Nahar dan Victor asik berbicara setelah mereka menyelesaikan makanan. Neina yang duduk di depan mereka, terkejut dengan kecepatan makan mereka.
Neina sendiri sibuk membuka ponsel. Sesekali Neina bergantian, makan lalu mengirim seseuatu kepada seseorang yang ada pada ponselnya.
Neina sedang disibukan dengan kegiatan organisasi siswa. Bulan Agustus merupakan bulan paling sibuk bagi organisasi siswa, akhir semester, tengah semester, pentas seni, dan banyak hal lain.
Kali ini Neina memegang bagian belanja properti. Faktanya tugas Neina paling merepotkan apalagi bila dana yang didapat tak seseuai dengan harga barang.
Dulu Neina pernah mendampingi seniornya yang dulu mendapat tugas sama. Seniornya dulu sempat mengeluarkan dana tambahan dengan uang pribadinya karena kurang. Saat nota ditunjukan kepada bendahara, bendahara lapor tentang dana tersebut, wakil kepala sekolah menegur si senior.
Menegur atas ketidak pandaian senior memilih barang. Keinginan wakil kepala sekolah yang harus berhemat dilanggar oleh senior, tapi hemat yang dipaksa wakil kepala sekolah berlebihan seperti sekolahnya terlalu miskin membeli barang yang hanya mahal 500 perak lebih.
Maka dari itu Neina benar-benar mencari barang yang murah. Ia dengan teliti supaya dana yang diberikan pas dengan barang yang akan dia beli.
Neina malas berurusan dengan wakil kepala yang super hemat (pelit) itu.
Saat Neina beristirahat dengan ponselnya. Ia meletakan di depan nampannya, melanjutkan memakan pasta di nampannya.
“Kalian makan cepet amat,” komentar Neina setelah menelan pastanya.
“Nona sibuk mainan gadget, bukannya kami makan cepet,” ralat Nahar.
“Ada apa emangnya, Nei?” kini suara Victor.
“Bukan apa-apa, cuma lagi cari orang jualan papah pisang yang deket,”
“Buat apaan?” serobot Nahar.
“Bentar lagi tujuh belasan, Nahar, lagi sibuk-sibuknya cari bahan buat lomba.”
Entah kenapa Neina kesal menjelaskannya. Mungkin faktanya bukan hanya Nahar yang menanyai kesibukan Neina, Neina terlalu muak menjawab pertanyaan itu dengan jawaban sama.
“Lagian lomba tujuh belasan masih jauh banget, enam bulan lagi.”
“Kamu lupa, ya, Na-er. Tahun lalu kita gak ada lomba tujuh belasan, karena tumpukan sama bulan puasa. Jadi dipindah ke bulan Januari.”

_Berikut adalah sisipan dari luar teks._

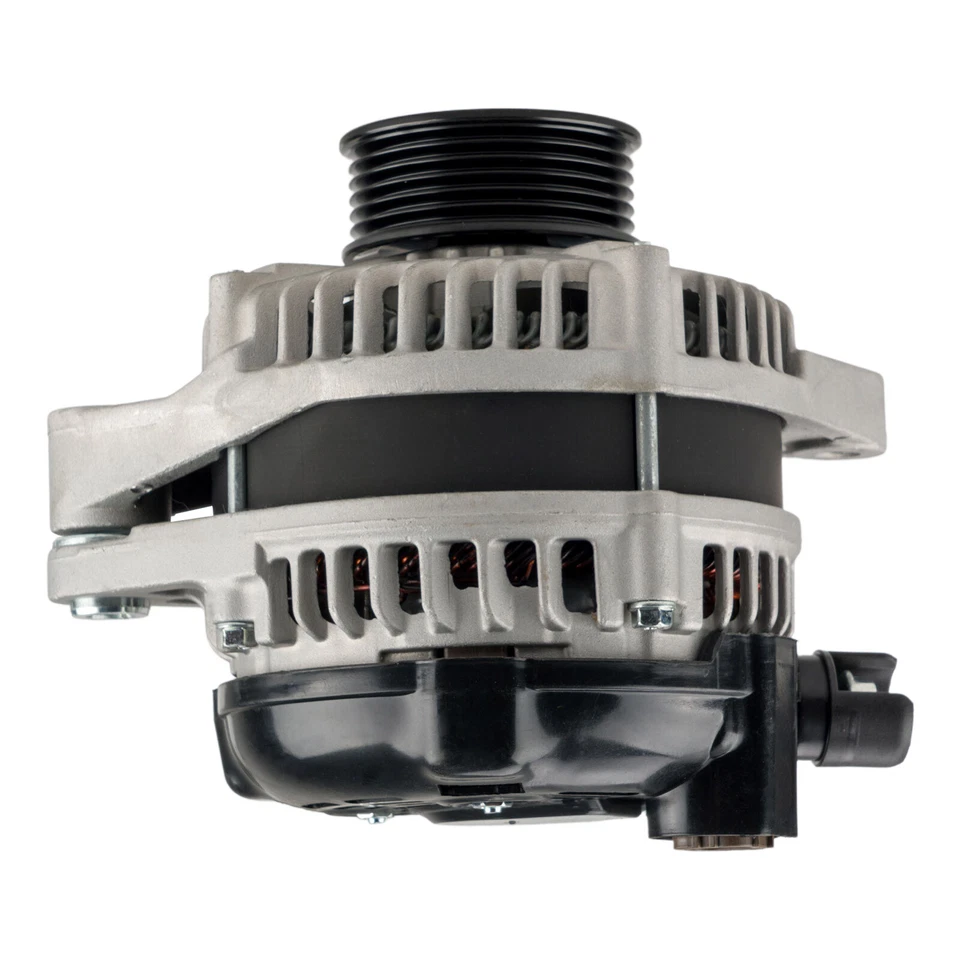 Alternadores para Acura TL 2004-2008 Honda Ridgeline 2006-2008 Pilot 2005-2008 Foto 3 de 4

“Kenapa gak Juni aja?” sahut Nahar lagi.
“Bulan Juni itu ulangan sekolah, Mei kalo gak bulan Maret ada UTS, April, kakak kelas ujian nasional, Febuari mereka ujian praktek. Jadi bulan INI, itu sarannya WAKA(wakil kepala sekolah).”

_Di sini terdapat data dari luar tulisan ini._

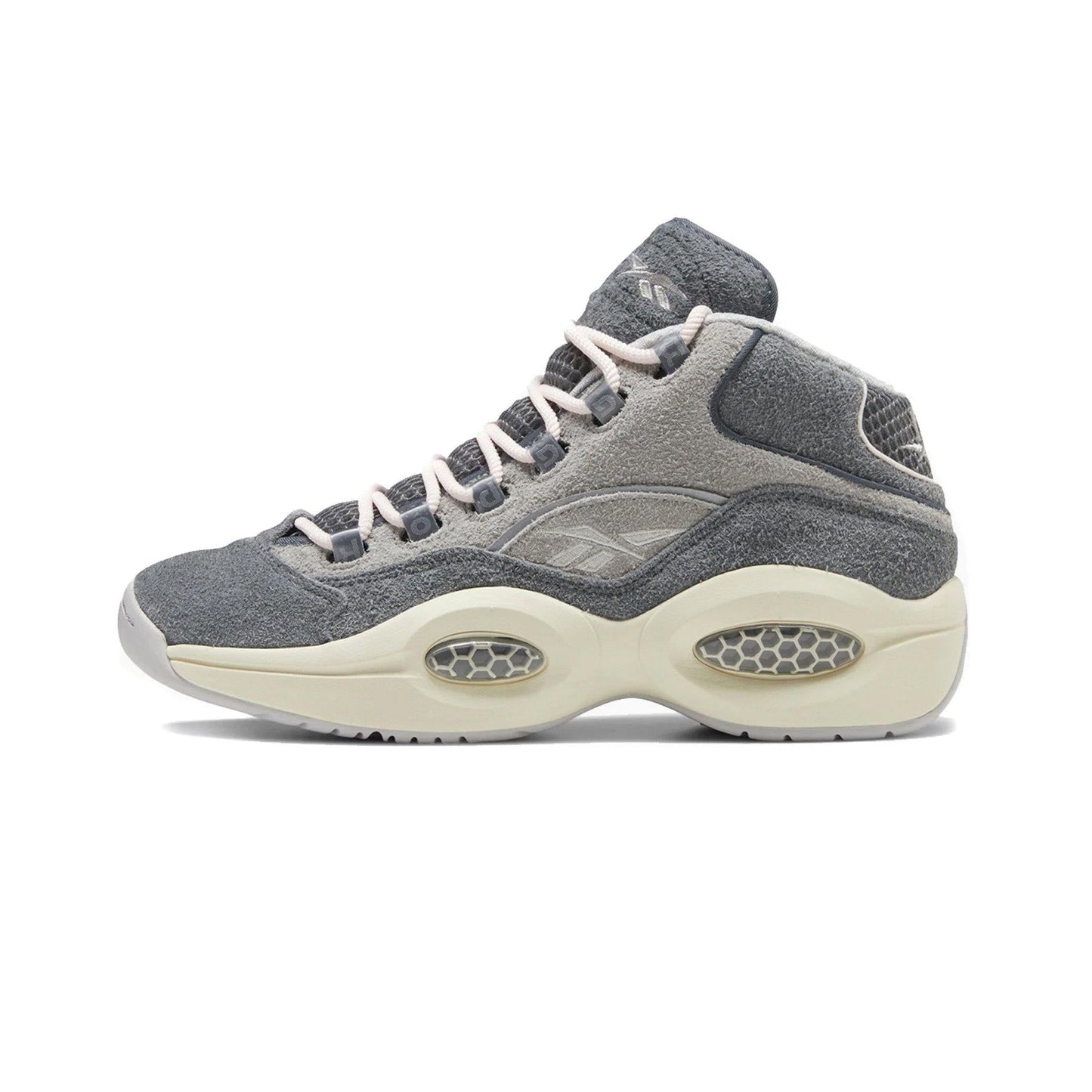 Reebok Men's Question Mid Sneakers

“Jan marah nona, saya kan gak tau.”
“Abis pusing tau gak sih, ngurus beli barang, kalo ketemu barangnya, harga jual melebihi dana entar diomelin WAKA. Pusing tau,” sembur Neina frustasi.
“Cewek lu lagi dapet, ya,” ujar Nahar menyikut lengan Victor tanpa mengalihkan pandangannya pada Neina.

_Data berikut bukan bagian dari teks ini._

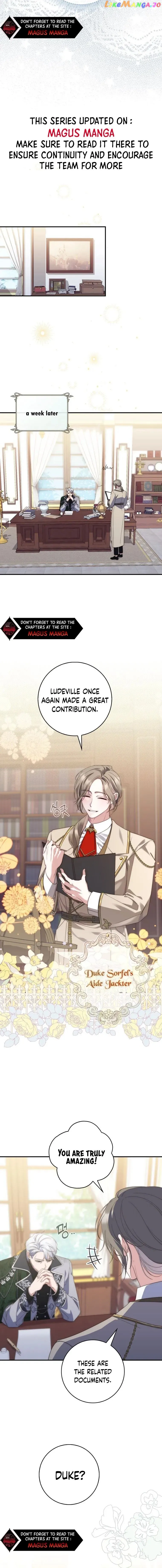 Read A Fortune-Telling Princess EN Manga Online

Neina menggebrak meja, brak! Ia tersinggung dengan ketidak seriuasan Nahar, “Enggak!”
Victor dan Nahar tersentak dari kursinya, “Tenang, tenang, bu, tenang.” ujar Victor.
“Emang kenapa si dragon city?” tanya Nahar.
“Dragon city?” ulang Neina.
“Itu bu Ari, wakil kepala sekolah,” jelas si Victor.
Neina kembali merajuk, “Ya, gitu, suruh beli barang sesuai dana, tapi dana yang diberi pas-pasan. Entar beli mahal dikit dimarahin, kesel tau.” selama Neina menjelaskannya, kerutan di alis dan keningnya kentara jelas.